━━━━━ PROVIDED DATA

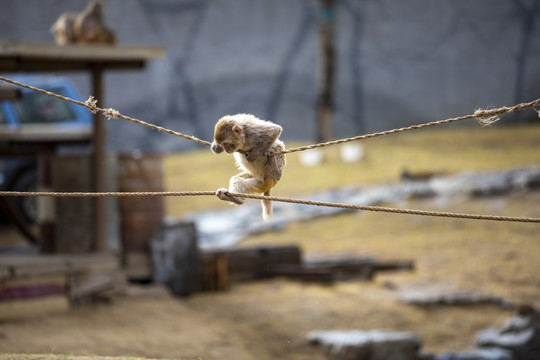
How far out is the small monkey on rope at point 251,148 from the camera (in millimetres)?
3301

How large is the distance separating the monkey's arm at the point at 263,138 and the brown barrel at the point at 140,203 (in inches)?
168

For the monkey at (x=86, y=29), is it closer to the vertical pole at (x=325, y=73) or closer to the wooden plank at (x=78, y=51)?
the wooden plank at (x=78, y=51)

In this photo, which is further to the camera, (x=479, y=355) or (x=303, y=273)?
(x=303, y=273)

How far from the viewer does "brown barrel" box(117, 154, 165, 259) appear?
7.50 meters

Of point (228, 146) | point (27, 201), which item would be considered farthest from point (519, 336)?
point (27, 201)

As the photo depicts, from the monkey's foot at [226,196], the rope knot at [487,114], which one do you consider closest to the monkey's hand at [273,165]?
the monkey's foot at [226,196]

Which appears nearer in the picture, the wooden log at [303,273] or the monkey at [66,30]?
the monkey at [66,30]

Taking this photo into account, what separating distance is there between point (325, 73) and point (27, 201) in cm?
807

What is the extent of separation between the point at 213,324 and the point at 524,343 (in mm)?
2727

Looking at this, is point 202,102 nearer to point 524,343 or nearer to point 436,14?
point 436,14

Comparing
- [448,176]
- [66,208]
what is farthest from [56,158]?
[448,176]

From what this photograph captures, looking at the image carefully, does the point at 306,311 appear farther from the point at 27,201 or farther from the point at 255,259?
the point at 27,201

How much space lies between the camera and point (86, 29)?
7035 millimetres

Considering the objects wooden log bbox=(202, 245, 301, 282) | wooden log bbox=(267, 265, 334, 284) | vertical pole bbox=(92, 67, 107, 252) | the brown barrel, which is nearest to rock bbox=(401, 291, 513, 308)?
wooden log bbox=(267, 265, 334, 284)
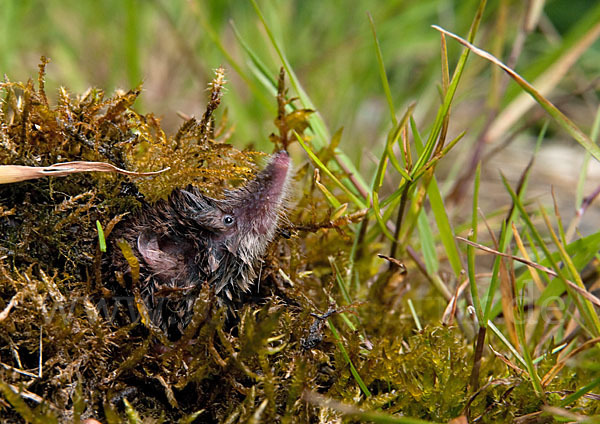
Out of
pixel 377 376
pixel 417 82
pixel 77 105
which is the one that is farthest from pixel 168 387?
pixel 417 82

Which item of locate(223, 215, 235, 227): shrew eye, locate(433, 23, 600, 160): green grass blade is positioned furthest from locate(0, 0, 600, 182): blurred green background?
locate(223, 215, 235, 227): shrew eye

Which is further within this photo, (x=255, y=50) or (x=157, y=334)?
(x=255, y=50)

━━━━━━━━━━

**DESCRIPTION OF THE TASK:** Copy every row above word for word, leaving out the pictures.

**RESULT OF THIS EXERCISE:**
How far out is the small monkey on rope at point 251,148 from the camera (in millimetres)?
3301

How large is the distance separating the monkey's arm at the point at 263,138 and the brown barrel at the point at 140,203 (in inches)?
168

For the monkey at (x=86, y=29), is it closer to the vertical pole at (x=325, y=73) or closer to the wooden plank at (x=78, y=51)?
the wooden plank at (x=78, y=51)

In this photo, which is further to the camera, (x=479, y=355) or (x=303, y=273)?
(x=303, y=273)

How far from the viewer does "brown barrel" box(117, 154, 165, 259) appear?
7.50 meters

Of point (228, 146) | point (27, 201), which item would be considered farthest from point (519, 336)?
point (27, 201)

As the photo depicts, from the monkey's foot at [226,196], the rope knot at [487,114], which one do you consider closest to the monkey's hand at [273,165]?
the monkey's foot at [226,196]

Which appears nearer in the picture, the wooden log at [303,273] or the monkey at [66,30]?
the monkey at [66,30]

Taking this photo into account, what separating distance is there between point (325, 73) and point (27, 201) in cm?
807

What is the extent of separation between the point at 213,324 and the point at 524,343 (in mm)?
2727

Looking at this, is point 202,102 nearer to point 524,343 or nearer to point 436,14?
point 436,14

Comparing
- [448,176]
- [66,208]
what is farthest from [56,158]?
[448,176]

From what this photograph captures, looking at the image carefully, does the point at 306,311 appear farther from the point at 27,201 or farther from the point at 255,259?
the point at 27,201

How much space lies between the camera and point (86, 29)?
7035 millimetres

Considering the objects wooden log bbox=(202, 245, 301, 282) | wooden log bbox=(267, 265, 334, 284) | vertical pole bbox=(92, 67, 107, 252) | the brown barrel, which is nearest to rock bbox=(401, 291, 513, 308)?
wooden log bbox=(267, 265, 334, 284)
Out of
pixel 377 376
pixel 417 82
pixel 77 105
which is the one that is farthest from pixel 168 387?
pixel 417 82

Which item of locate(223, 215, 235, 227): shrew eye, locate(433, 23, 600, 160): green grass blade is positioned furthest from locate(0, 0, 600, 182): blurred green background?
locate(223, 215, 235, 227): shrew eye

Which is further within this photo, (x=255, y=50) or (x=157, y=334)?
(x=255, y=50)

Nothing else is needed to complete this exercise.